At 9:55 Desmond Morgan made his leaping interception and thirty-yard run to the UC 12. Fitz scored from there on a very nice run, and it was tied at 21 up. Brendan Gibbons secured the final lead with a 21-yard FG. Final M-24, UC-21. M’s defense was outstanding in the 4th quarter and U Conn QB Whitmer was often not left standing in that quarter.
The bright spot in this game was the play of the defense. Many of the younger players played at crunch time, and acquitted themselves generally well. Chris Wormley contributed.
The future effectiveness of the offense remains a question with Big Ten play coming up. Against good teams, and UConn was not one, offensive mistakes could bury the Wolverines championship hopes. It is not all Devin Gardner, although his errors are a consistent concern. The consistency of the offensive line is another. Outside of Devin, the running game is not robust, even with Fitz running for 120-yards against inferior football competition. UConn had not had a sack this season and got three against the Wolverines. The past two Saturdays have proved more of a challenge to the Wolverines than expected.

Records from a data source

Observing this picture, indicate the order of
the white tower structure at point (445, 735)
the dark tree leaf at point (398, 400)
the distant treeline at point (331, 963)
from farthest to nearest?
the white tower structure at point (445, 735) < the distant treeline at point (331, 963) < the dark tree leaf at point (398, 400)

--

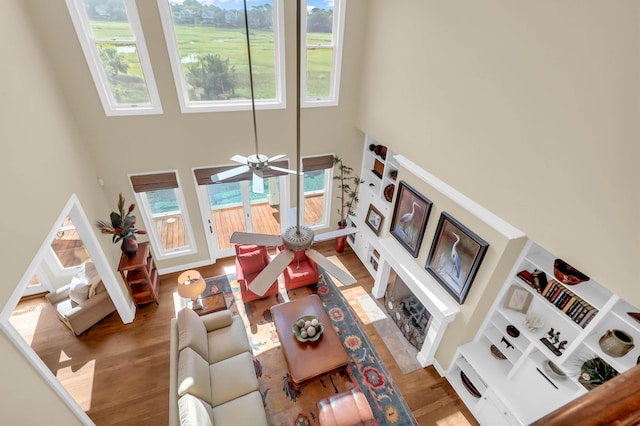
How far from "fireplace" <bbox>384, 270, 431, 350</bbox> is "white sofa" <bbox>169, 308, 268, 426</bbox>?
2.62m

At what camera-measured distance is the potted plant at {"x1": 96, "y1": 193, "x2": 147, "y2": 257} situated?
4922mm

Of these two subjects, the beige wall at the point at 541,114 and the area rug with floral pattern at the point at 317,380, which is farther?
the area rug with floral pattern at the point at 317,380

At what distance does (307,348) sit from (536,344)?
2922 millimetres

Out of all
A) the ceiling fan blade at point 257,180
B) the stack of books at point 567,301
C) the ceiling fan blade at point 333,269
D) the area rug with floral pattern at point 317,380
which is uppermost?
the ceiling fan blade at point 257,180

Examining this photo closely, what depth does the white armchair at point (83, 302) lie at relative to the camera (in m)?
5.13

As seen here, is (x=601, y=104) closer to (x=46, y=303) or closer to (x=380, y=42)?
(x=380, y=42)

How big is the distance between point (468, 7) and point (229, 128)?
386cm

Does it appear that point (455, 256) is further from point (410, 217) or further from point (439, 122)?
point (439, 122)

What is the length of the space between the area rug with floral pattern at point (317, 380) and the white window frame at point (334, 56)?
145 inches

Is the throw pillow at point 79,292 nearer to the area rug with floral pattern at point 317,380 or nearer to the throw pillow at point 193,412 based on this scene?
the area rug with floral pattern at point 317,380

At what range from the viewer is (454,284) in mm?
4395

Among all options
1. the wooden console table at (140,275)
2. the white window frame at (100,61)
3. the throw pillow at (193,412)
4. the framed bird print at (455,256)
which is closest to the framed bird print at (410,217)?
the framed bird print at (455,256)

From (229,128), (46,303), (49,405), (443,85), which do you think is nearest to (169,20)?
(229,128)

Exercises:
A - In the game recap, who kicked the 21-yard field goal that secured the final lead?
B - Continue the game recap after its last sentence.

Task-by-task outputs:
A - Brendan Gibbons

B -
If there ever is a time to give others a look on the OL, and tweak it, now is the time with a bye coming up.
Those pesky Gophers look more competitive this year. Is possession of the jug in jeopardy?
Like last week it is so much better to teach when winning, rather than losing, but the hurdles will continue to be tougher to surmount as this season progresses. The Wolverines will have to rise to the challenge. They are not there yet.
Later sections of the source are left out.